Aspen didn't respond, she just kept walking forward into the factory. In the afternoon, the sun shone fully through the windows, creating massive squares of light on the concrete floor. Archaic dust and grime turned gold in the sun and floated up and down peacefully. It was hot; at least ten degrees hotter inside the abandoned factory.

Aspen whistled admiration through her teeth. "Where-to, miss tour guide?"

"Behind that big metal door is an elevator to the computer I saw." Giselle pointed to the rusty old door. In normal light, it looked even more dangerous, now that you could see its age.

The loud screech from the elevator's motor was less fierce as well.

As the elevator lowered, Aspen whistled the comical sound of a bomb dropping, but stopped when her companion glared daggers at her.

"What? There's nothing better to do!" She put her hands up defensively.
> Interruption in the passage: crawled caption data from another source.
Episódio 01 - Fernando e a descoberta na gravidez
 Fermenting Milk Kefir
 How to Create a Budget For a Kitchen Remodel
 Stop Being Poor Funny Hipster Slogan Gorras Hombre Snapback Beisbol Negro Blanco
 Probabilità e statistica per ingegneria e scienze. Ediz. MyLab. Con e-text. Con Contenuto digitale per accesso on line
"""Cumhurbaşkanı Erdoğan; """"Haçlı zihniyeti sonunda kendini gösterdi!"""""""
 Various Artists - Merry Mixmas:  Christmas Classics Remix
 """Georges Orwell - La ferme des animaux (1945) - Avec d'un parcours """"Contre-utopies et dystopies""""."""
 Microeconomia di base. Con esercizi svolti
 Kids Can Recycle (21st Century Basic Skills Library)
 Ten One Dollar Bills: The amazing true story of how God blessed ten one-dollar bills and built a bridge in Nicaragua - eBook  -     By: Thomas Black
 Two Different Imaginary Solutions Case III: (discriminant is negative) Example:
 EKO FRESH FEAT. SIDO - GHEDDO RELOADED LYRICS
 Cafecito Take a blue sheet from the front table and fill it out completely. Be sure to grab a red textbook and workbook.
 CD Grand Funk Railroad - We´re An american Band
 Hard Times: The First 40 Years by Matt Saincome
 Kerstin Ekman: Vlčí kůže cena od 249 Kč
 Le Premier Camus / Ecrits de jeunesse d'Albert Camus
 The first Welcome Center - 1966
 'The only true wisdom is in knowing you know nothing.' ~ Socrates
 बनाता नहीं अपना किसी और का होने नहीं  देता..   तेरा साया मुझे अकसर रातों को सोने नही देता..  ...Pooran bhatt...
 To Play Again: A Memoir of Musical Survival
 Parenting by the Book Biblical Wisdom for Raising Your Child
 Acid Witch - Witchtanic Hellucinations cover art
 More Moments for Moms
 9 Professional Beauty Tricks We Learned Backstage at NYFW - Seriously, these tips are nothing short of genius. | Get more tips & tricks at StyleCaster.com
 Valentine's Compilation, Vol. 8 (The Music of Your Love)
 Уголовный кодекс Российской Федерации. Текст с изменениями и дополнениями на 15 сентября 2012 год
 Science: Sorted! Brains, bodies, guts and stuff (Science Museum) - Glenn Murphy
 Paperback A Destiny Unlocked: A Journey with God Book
The doors rolled open as smoothly as last time, and the computer was still at the desk, staying toasty through hibernation with a blanket of dust.

"Talk about retro," Aspen murmured, "it makes Thomas look brand new," referring to her netbook from 2007.

"Will it work?" Giselle inquired.

"Let's find out." Aspen pushed her glasses up onto the top of her head and then started working; dusting off the three monitors and hunting down the monitor that could turn it on. The filter was covered in dust, but Aspen had packed an air can to clean off everything. None of the wires were corroded or broken, and even the keyboard seemed functional.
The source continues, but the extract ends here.